If there were a silver lining to the injury it would be that the crash did not damage any of her knee ligaments, which was not the case for teammate Lindsey Vonn, whom Sterett also operated on.
In comparing the two, “The fracture for sure is the bigger surgery,” Sterett said.
But he’s equally impressed with how fast both athletes have returned to snow.
“I would not have predicted that they would be back on snow this soon,” he said.
Now with six days on snow, McKennis said she feels like she’s back to 100 percent.
“I feel good now, the first day I was a little nervous.”
While she hasn’t returned to gate training, she said she’s already made GS turns at close to full speed.
Remarkably, Sterret explained, she’s already almost completely regained full strength in the injured leg.
U.S. women’s team speed coach Chip White said the team will still take a conservative approach to her return to snow progression.
“The most important aspect is Alice McKennis, not getting her back to racing,” White said. “She’s got quite a future ahead of her. We don’t want to jump the gun just because it’s an Olympic year.”
With the possibility of missing her first World Cup race of the season at Beaver Creek, McKennis’ road to the Olympics could be a challenging one.

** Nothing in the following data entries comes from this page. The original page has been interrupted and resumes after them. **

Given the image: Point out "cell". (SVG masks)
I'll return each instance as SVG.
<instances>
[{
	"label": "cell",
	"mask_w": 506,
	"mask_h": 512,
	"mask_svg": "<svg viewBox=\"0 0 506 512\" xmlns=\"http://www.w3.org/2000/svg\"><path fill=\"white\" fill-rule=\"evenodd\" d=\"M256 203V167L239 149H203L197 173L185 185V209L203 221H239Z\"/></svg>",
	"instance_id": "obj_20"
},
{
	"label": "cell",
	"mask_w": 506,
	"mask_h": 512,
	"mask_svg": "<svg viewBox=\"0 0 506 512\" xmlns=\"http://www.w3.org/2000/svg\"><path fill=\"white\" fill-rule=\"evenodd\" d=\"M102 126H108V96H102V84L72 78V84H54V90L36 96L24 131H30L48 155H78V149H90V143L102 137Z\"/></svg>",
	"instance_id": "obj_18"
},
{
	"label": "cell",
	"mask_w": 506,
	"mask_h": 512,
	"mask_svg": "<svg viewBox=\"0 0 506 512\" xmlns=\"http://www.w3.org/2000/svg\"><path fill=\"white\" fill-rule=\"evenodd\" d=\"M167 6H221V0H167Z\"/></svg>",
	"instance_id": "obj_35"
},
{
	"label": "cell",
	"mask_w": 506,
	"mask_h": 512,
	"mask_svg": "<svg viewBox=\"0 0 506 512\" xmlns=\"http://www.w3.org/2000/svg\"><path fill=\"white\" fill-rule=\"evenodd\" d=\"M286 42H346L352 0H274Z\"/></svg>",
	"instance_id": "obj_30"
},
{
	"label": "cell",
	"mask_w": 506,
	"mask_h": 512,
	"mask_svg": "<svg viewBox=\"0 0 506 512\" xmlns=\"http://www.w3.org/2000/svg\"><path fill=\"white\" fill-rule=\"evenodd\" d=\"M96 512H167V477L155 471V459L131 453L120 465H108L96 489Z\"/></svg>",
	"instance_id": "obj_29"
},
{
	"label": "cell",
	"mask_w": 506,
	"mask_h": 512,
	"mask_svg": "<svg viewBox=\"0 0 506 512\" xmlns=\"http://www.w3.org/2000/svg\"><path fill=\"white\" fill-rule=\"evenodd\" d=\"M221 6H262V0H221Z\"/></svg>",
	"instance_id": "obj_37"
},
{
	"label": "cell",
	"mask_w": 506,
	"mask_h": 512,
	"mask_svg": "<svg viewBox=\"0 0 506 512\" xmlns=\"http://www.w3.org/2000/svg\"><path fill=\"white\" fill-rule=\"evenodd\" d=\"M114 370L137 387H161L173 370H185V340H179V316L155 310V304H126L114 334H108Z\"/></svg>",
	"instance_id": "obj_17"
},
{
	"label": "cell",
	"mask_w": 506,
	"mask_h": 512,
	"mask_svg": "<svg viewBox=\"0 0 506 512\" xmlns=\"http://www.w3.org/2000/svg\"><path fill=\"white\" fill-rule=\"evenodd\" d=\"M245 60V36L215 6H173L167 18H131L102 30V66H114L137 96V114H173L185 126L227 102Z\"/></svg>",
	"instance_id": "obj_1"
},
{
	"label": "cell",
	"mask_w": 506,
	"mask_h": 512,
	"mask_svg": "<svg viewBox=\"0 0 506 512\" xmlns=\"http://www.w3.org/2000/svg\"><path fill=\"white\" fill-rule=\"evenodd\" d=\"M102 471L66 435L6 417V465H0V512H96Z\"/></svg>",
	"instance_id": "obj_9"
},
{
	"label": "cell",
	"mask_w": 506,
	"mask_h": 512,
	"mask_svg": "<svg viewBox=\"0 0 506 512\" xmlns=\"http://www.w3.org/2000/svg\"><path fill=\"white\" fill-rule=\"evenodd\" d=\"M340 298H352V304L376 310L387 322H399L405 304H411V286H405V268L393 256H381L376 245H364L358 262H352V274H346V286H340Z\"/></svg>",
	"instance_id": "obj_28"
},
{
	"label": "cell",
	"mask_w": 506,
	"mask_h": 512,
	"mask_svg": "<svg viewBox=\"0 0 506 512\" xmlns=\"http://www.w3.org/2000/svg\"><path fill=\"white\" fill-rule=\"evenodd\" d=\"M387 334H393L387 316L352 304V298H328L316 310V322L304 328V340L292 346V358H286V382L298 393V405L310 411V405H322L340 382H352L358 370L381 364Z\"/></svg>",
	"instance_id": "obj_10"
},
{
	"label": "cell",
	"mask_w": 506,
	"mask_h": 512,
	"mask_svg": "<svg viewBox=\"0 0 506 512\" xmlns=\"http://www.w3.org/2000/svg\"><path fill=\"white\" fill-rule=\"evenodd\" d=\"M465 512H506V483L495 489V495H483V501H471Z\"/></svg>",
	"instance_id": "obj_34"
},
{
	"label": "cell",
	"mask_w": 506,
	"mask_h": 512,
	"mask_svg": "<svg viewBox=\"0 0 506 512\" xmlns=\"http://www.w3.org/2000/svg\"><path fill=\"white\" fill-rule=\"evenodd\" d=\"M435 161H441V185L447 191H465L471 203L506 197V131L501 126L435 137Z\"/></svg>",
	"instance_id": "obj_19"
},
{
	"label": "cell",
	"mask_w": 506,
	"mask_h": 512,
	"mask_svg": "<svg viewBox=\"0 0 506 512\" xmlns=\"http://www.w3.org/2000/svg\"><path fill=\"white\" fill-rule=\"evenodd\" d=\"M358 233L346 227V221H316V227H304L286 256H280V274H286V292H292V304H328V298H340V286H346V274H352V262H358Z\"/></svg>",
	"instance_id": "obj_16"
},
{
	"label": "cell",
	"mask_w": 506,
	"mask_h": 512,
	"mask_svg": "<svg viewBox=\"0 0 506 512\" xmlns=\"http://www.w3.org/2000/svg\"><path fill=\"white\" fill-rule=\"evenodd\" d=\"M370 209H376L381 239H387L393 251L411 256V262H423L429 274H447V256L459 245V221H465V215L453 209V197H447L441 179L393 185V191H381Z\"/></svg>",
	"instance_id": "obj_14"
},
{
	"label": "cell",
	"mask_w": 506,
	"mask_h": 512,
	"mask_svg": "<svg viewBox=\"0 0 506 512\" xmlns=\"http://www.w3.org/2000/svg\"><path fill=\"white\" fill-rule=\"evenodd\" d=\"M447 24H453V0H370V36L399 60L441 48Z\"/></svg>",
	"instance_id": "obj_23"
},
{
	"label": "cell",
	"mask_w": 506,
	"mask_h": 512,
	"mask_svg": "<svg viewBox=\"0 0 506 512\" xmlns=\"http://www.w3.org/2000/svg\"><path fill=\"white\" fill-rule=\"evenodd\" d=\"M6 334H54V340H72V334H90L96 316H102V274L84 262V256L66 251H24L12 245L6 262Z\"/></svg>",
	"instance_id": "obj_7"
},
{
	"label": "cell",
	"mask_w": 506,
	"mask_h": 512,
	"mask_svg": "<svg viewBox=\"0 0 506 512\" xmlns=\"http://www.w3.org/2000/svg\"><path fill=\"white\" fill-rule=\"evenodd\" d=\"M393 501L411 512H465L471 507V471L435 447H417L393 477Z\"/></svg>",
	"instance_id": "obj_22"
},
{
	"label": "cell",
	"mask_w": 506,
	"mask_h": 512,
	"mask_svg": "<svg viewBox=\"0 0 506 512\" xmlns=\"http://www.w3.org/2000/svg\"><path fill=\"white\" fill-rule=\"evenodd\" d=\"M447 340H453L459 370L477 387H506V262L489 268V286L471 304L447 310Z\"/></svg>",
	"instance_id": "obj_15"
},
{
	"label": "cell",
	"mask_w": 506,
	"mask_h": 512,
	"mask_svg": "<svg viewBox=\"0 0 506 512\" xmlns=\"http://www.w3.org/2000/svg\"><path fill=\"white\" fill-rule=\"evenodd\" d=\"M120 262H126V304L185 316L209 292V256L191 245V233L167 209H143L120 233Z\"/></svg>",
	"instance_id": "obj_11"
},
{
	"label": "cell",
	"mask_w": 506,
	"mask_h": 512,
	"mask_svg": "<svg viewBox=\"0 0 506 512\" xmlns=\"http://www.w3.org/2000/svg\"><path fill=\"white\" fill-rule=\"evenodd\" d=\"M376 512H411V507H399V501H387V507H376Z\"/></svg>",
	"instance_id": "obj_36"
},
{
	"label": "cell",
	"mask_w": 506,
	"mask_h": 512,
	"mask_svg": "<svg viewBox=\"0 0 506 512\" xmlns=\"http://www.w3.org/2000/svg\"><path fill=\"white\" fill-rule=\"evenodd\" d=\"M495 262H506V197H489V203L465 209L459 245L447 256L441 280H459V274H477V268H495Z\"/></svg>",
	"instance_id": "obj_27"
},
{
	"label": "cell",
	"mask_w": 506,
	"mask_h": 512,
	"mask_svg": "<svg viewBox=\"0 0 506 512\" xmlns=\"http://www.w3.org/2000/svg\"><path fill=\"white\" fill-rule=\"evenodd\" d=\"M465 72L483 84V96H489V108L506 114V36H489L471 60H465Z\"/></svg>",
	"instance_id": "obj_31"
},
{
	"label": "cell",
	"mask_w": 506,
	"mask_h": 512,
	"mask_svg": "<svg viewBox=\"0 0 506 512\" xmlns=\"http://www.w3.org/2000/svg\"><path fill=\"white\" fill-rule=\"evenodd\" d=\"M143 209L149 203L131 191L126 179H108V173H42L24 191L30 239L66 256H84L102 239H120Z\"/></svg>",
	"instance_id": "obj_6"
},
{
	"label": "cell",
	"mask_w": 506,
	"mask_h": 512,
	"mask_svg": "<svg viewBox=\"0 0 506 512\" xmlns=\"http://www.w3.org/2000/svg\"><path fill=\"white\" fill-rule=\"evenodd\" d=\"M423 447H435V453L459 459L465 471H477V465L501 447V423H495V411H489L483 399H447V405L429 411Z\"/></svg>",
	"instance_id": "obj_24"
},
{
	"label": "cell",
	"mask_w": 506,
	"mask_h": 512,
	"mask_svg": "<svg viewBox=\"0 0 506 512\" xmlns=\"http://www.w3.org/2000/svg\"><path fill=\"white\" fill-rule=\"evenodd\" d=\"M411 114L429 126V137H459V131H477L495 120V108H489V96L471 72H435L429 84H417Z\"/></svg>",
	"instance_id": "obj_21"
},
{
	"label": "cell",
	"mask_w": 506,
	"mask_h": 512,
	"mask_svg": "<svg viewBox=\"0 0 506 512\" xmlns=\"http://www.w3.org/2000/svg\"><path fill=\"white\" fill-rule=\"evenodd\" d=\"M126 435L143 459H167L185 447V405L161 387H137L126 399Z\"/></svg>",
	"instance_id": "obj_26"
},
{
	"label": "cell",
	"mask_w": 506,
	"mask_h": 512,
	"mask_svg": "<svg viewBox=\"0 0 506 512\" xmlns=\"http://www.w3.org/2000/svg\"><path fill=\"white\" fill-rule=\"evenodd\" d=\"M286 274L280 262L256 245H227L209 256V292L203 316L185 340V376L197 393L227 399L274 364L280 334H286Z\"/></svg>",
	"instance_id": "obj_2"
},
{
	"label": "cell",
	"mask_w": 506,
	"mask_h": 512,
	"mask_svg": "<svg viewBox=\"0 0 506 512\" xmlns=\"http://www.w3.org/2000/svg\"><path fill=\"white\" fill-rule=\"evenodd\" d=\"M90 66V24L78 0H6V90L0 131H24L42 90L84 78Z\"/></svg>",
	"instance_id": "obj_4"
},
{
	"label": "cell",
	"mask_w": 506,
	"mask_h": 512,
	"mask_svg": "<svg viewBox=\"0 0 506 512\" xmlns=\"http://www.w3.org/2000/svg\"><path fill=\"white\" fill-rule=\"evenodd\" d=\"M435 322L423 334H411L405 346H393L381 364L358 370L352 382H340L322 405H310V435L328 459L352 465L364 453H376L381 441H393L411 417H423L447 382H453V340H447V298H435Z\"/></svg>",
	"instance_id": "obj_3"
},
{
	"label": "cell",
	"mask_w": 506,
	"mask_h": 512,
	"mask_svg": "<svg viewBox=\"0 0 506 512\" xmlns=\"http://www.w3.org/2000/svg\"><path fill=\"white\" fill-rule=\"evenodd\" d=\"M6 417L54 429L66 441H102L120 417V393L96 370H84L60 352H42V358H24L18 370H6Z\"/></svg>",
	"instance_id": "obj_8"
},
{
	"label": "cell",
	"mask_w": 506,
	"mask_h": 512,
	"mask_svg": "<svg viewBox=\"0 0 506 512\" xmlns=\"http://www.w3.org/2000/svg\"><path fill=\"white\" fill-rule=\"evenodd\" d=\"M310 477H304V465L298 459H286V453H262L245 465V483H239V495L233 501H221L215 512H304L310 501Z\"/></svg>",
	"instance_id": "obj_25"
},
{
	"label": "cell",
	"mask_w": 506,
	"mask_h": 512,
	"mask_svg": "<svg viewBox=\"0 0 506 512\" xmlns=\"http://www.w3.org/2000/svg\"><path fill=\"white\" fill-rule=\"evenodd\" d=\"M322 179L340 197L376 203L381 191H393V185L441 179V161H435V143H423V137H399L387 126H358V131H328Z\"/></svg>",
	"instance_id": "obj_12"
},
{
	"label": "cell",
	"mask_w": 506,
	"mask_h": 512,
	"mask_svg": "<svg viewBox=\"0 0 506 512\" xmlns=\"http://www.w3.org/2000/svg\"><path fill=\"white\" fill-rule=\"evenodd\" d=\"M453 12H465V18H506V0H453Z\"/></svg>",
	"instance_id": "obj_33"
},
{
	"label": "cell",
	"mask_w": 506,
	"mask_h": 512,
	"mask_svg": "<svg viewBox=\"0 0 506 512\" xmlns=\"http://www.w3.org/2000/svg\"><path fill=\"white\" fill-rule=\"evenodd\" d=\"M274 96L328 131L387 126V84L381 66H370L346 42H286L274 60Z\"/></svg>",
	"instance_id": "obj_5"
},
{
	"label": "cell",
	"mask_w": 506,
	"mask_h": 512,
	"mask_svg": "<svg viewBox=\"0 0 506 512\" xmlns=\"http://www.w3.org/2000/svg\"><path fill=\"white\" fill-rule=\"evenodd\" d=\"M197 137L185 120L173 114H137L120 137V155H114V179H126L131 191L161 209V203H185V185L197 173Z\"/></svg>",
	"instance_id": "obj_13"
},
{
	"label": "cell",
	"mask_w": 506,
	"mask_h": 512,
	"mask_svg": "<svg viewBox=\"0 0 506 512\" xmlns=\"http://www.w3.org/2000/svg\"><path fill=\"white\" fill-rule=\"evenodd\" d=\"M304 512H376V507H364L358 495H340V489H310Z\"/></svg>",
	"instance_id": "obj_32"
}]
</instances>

“I definitely have, I feel like, the hardest road to travel to get there,” she said. “I kind of feel like maybe people think I won’t make it back this year. I’ll just have to rise to the occasion and make it happen.”
Her coaches and her doctor say she has the attitude to make it happen.
White said missing her first World Cup race, and possibly the second, would definitely effect her chances, since results in those events are a big part of qualifying for the Olympic team.
“It doesn’t mean it’s an impossible task,” he said. “Is it difficult? Yes. Is the door closed? No.”
With training at the U.S. Ski Team Speed Center at Copper Mountain opening Friday, White said the next month of preparation will be key.
“With her it’s going to be a day-to-day evaluation. In approximately three weeks we’ll have a better idea of where she is, how she is feeling and what we’re seeing. You can’t just jump off the couch and jump into World Cup.”
The next women’s World Cup race is Nov. 29 in Beaver Creek. McKennis was unsure at this time whether she will be ready for it, but hopes to compete in the following cup race at Lake Louise.
White said that at this point it’s unlikely she will be ready in time for Beaver Creek.
As for the Olympics, McKennis seems to have little doubt that she has what it takes to make it back.
“My goals haven’t changed even though I’ve had a setback,” she said. “I feel confident in it. I’ve come back from an injury before.”
Editor’s Note: McKennis would not have competed in the Nov. 26 World Cup race in Soelden had she been cleared. It was a giant slalom race, she competes in downhill and super G.